• [Instruction 1]: Using the article on beauty stores below, decide whether each statement agrees with it: (a) Tom Ford's first standalone beauty store opened in London; (b) Lush opened its first Naked shop in London; (c) the market was valued at USD 805.61 billion in 2017. Give yes or no for each, and quote the article's words that settle it.
• [Instruction 2]: Carry on the article on beauty stores below from where it stops.
[[ Source document, beginning ]]
The Beauty of Beauty Stores

Despite challenging retail conditions, the beauty industry is booming with a growing number of brands opening standalone stores.

The global cosmetics or beauty products industry is one sector which remains impervious to the ups and downs of the economy, according to Orbis Research. In 2017, the market was valued at USD 532.43 billion, and by 2023 it is expected to reach USD 805.61 billion, driven in part by the ageing population. The industry is booming, with more and more brands opening standalone stores where they can tell their story.

Experience- and service-led stores

In the last 12 months alone, Tom Ford has launched his inaugural standalone beauty store, in London, complete with interactive mirrors and digital scenting table, Lush has opened its first Naked shop, in Milan, which stocks products totally free of packaging, L’Occitane has unveiled a 600 sq m flagship on Regent Street that is packed full of sensorial experiences, and enhanced personalisation and customisation opportunities, and NYX Professional Make Up has expanded its UK presence with a store at the Bullring in Birmingham.


‘A large proportion of high street retailers have struggled to transition from the mindset that a store is only a selling platform, when in fact we’re seeing service-led and a softer sell becoming key strategies to success,’ says Stefanie Dorfer, retail editor at innovation research and advisory company, Stylus. ‘This is where beauty is really coming to the fore. Standalone retail spaces enable brands to deliver multiple, full spectrum beauty services that straddle cosmetics and wellbeing under one roof, offering education, experimentation and fully immersive experiences that will not only build loyalty, but ultimately deliver sales.’

Dorfer argues that beauty is no longer just about cosmetics or skincare but a holistic approach. ‘Consumers are increasingly concerned about the ingredients in the products they buy, how they are made and the broader benefits they offer.’

Natural ingredients will be a key influence driving the beauty and personal care market in 2018, according to a report by market intelligence agency, Mintel, along with personalisation, social responsibility and digital technology.
[[ Source document, end ]]
[[ Material provided, beginning ]]
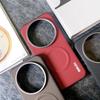 Для Xiaomi Mi 17 Ultra Чехол Жесткий ПУ Клетка Магнитный MagSafe Защитный Задняя Крышка Чехол Для Xiaomi Mi 17 15 14 Ultra Чехол для Телефона
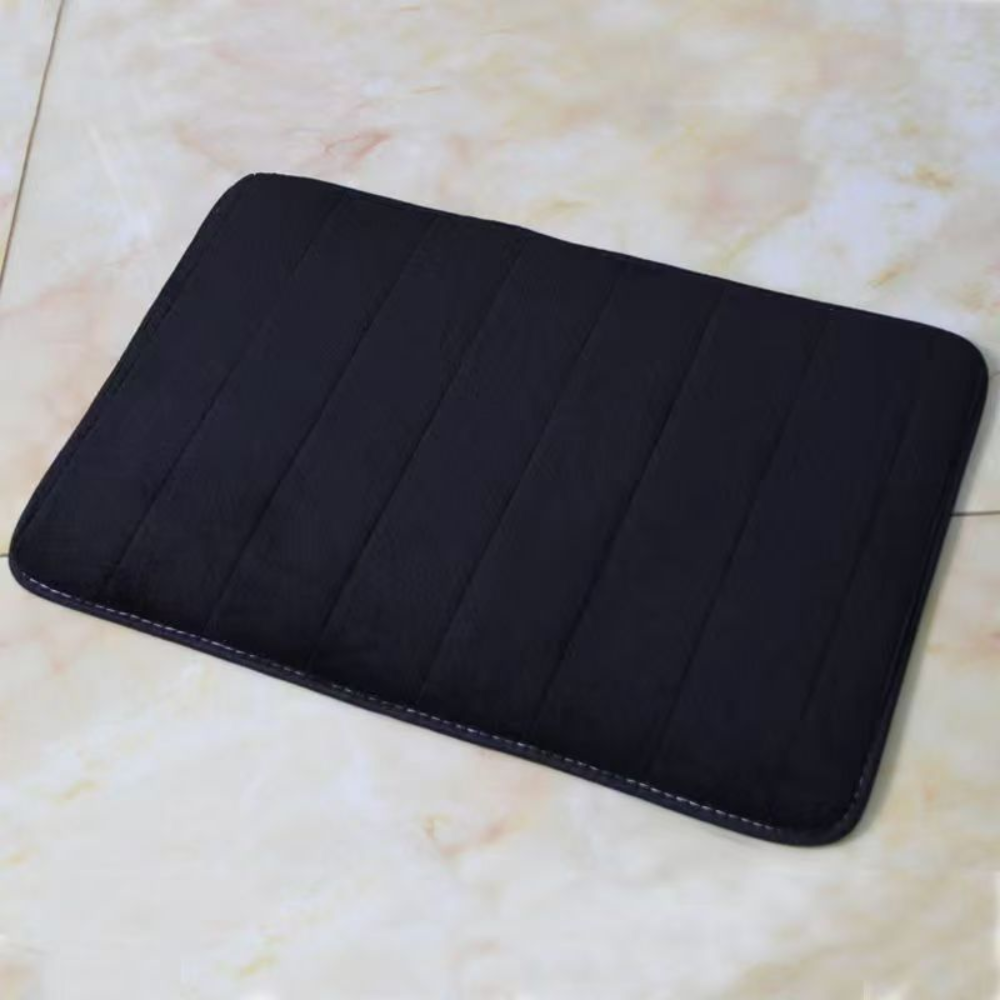 Bath Mat Non-Slip Absorbent Quick-Dry Microfiber Bathroom Mat - Image 5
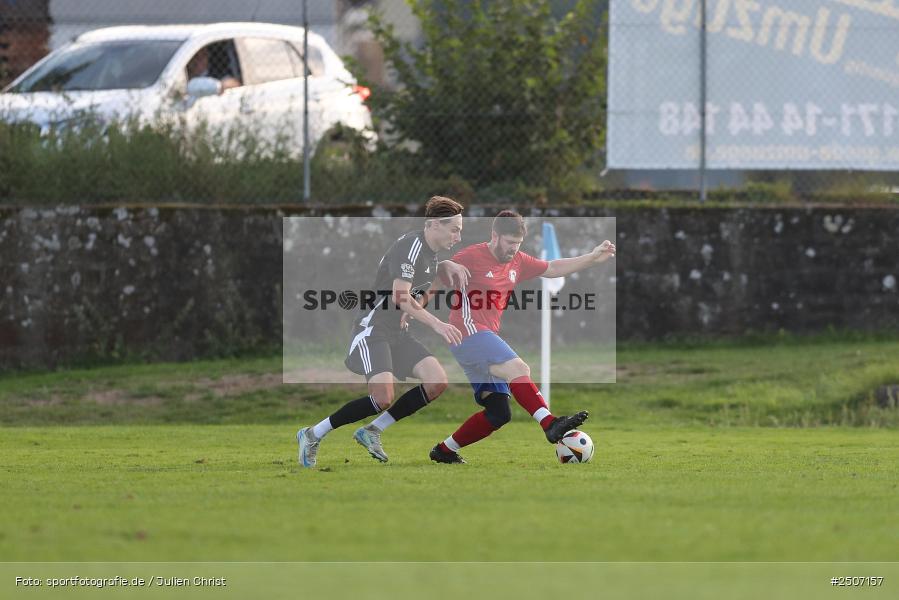 Sportgelände, Hafenlohr, 06.09.2025, sport, action, Fussball, BFV, 6. Spieltag, A-Klasse Würzburg Gr. 4, TVM, FVBH, TV Marktheidenfeld, FV Bergrothenfels/Hafenlohr - Bild-ID: 2507157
[[ Material provided, end ]]
• [Expected output 1]:
(a) Yes: "Tom Ford has launched his inaugural standalone beauty store, in London"
(b) No: "Lush has opened its first Naked shop, in Milan"
(c) No: "In 2017, the market was valued at USD 532.43 billion"

• [Expected output 2]:
‘Mintel predicts that the beauty and personal care market will experience a fundamental shift during 2018,’ says Sarah Jindal, senior innovation and insights analyst, beauty and personal care at Mintel. ‘In the coming year and beyond, the beauty industry will navigate the conflicting demands of the “naturals-hungry” consumer with shrinking natural resources and it will be through harnessing biotech advantages that a new generation of enhanced natural products is created. Meanwhile, personalisation is set to reach new heights as brands strive to embrace total inclusivity. When it comes to ethics, it will be imperative for brands to have a personality that is genuine and a viewpoint that clearly communicates their positioning. Finally, developments in biometric monitoring will see brands drive unprecedented customization of the shopping experience.’

Steve James-Royle, founder of design agency The Yard Creative, believes that brands that hack into nature for new, innovative ingredients and use techniques that support the move towards clean living, will be best placed to rid the consumer of any emotional baggage that might be attached to a beauty purchase.


In June, skincare brand NIOD opened its first UK store on Monmouth Street in London’s Seven Dials, which it shares with parent company DECIEM. The brand, which stands for ‘non-invasive options in dermal science’, is located close to Le Labo’s flagship store and male beauty retailer, Beast, as well as the Charlotte Tilbury Beauty Boudoir on nearby James Street. The Charlotte Tilbury Store opened towards the end of 2015 and has a technology first approach, offering the customer two ways to shop: fast (upstairs) and fabulous (downstairs).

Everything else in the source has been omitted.